◆ PAGE EXTRACT ◆
# java moss?



## joker76 (Dec 4, 2007)

i bought some java moss.i don't know what to do with it,lol.its a clump.do i float it or if i leave it on a rock/wood? it will attach itself to it?


----------



## kornphlake (Feb 12, 2004)

You can do whatever you like with it. A lot of breeders use it in their tanks and just let it float around. I've got mine stuffed between rocks in one tank and tied with thread to a piece of drift wood in another tank, my 3rd planted tank just has a clump resting on the sand. I don't think there is a right or wrong thing to do with it, it's more a personal preference. It will attach to rock or wood if that's your goal, if not it may attach to just about anything, I've got pieces of sand it attached to in the tank where it isn't intentionally attached to anything, I've seen it attach itself to filter outputs when it was left to float and ended up near the output long enough to grab on, I've heard it can attach itself to glass.

◆ SUPPLIED INFORMATION ◆
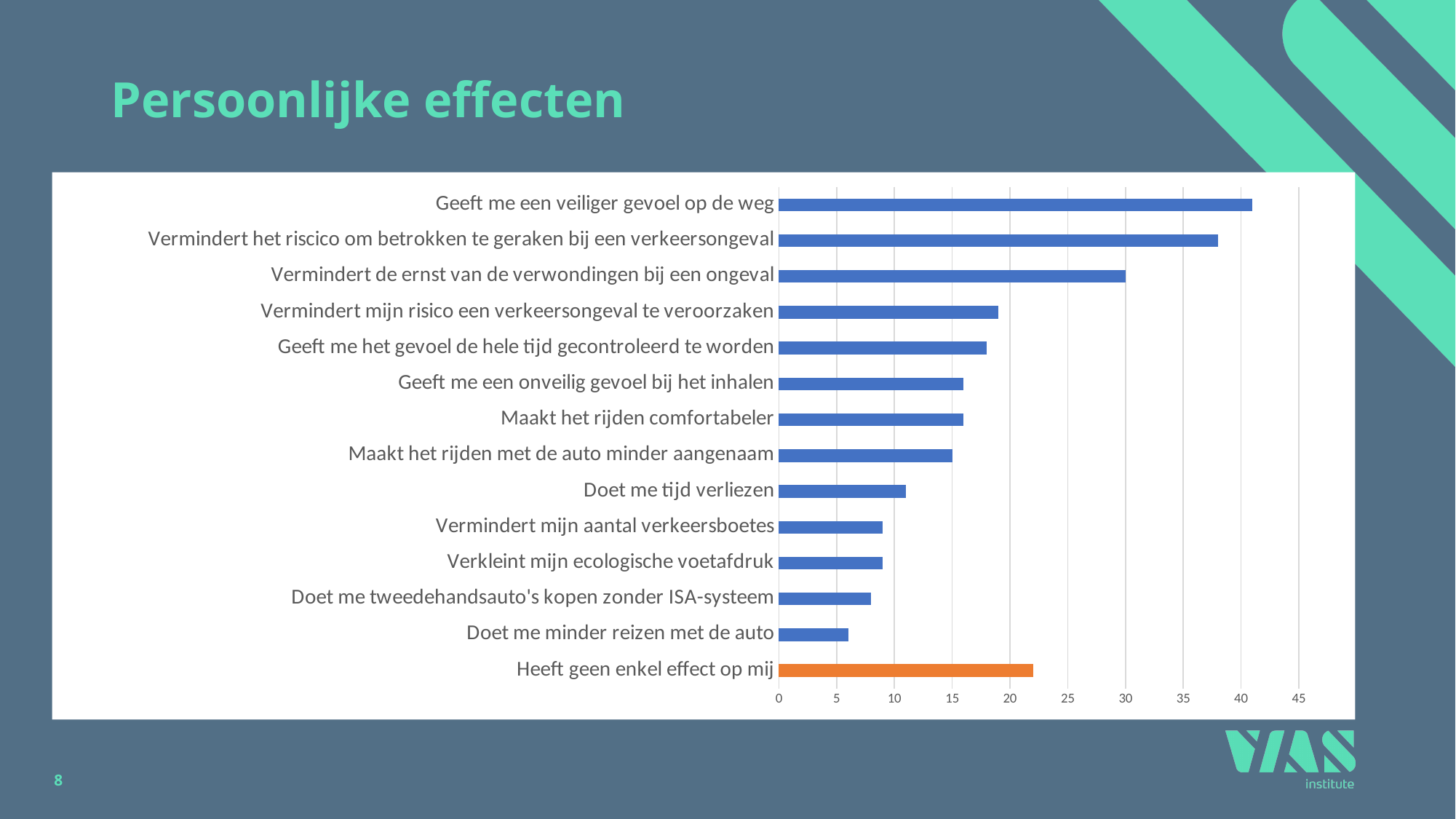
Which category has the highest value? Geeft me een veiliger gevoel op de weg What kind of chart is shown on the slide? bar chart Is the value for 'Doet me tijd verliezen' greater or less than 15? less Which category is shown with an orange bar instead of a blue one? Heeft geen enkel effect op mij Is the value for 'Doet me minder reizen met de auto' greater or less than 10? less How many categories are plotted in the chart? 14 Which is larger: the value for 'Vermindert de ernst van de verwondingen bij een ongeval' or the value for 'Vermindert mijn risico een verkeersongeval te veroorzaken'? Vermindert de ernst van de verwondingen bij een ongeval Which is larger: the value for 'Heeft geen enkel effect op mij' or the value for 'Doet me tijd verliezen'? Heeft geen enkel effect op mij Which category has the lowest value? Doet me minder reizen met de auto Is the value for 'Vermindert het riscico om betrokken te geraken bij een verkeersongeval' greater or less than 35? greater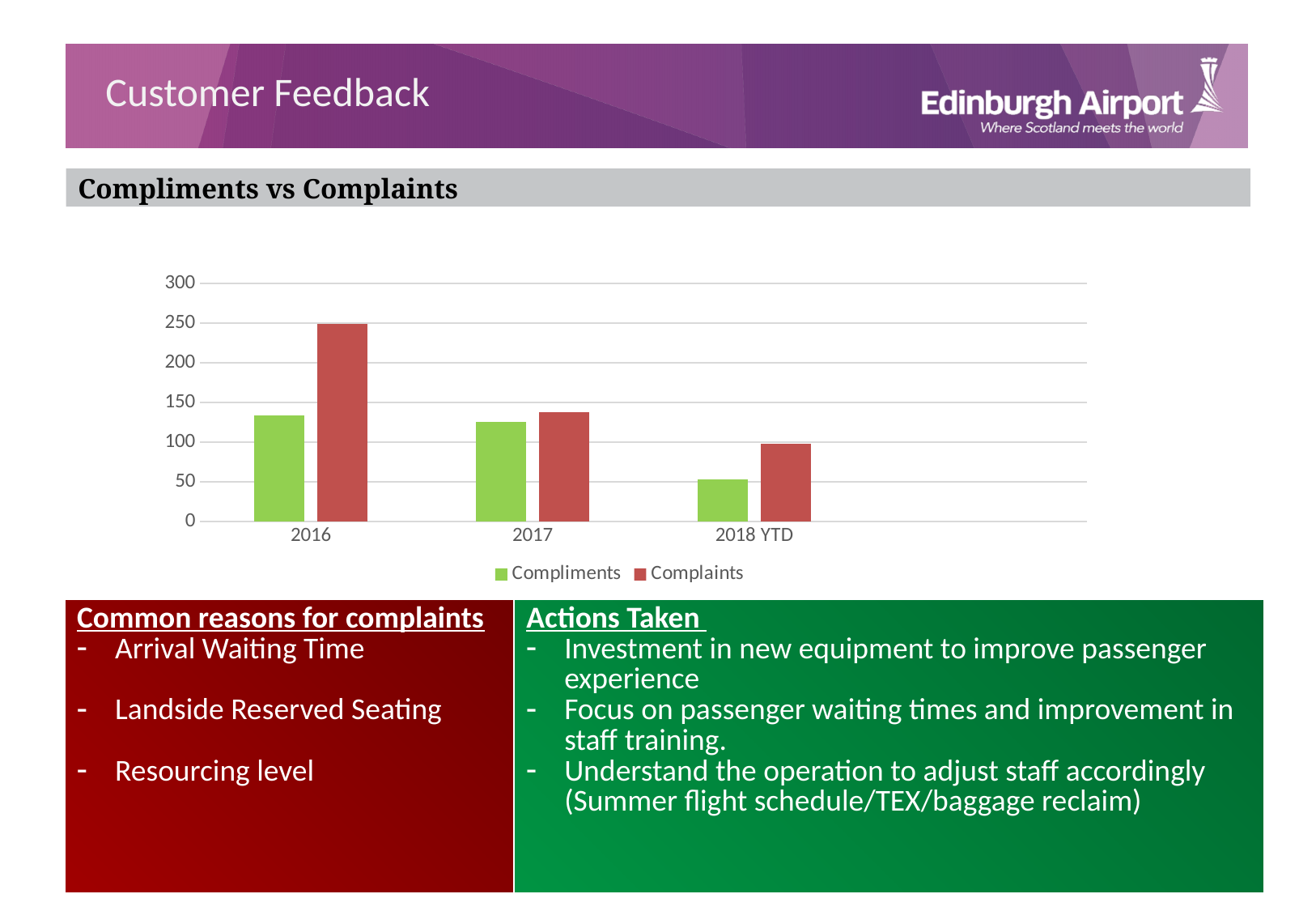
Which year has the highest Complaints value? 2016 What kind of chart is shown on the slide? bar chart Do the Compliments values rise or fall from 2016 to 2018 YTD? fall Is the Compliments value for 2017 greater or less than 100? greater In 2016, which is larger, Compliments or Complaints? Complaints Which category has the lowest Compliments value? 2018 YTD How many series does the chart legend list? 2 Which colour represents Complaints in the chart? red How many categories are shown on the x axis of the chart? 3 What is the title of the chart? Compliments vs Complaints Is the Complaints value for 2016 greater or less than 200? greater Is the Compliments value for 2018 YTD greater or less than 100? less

◆ BRIEF ◆
Please carry the java moss forum thread forward from its last sentence.

◆ ANSWER FOR THIS EXERCISE ◆
----------



## alicem (Jul 26, 2007)

Good tips, Kornphlake.
Another idea is to "sandwich" it between two pieces of plastic mesh. (You can find the mesh in the sewing/craft area in discount stores like Wally World.)
Use fishing line to "sew" the two pieces together. 
In a short time the moss will grow though the mesh and you won't see the mesh. 
If black or dark green mesh is available, it would be disquised sooner.
You can take the moss sandwich out of the aquarium and trim it when it grows too long.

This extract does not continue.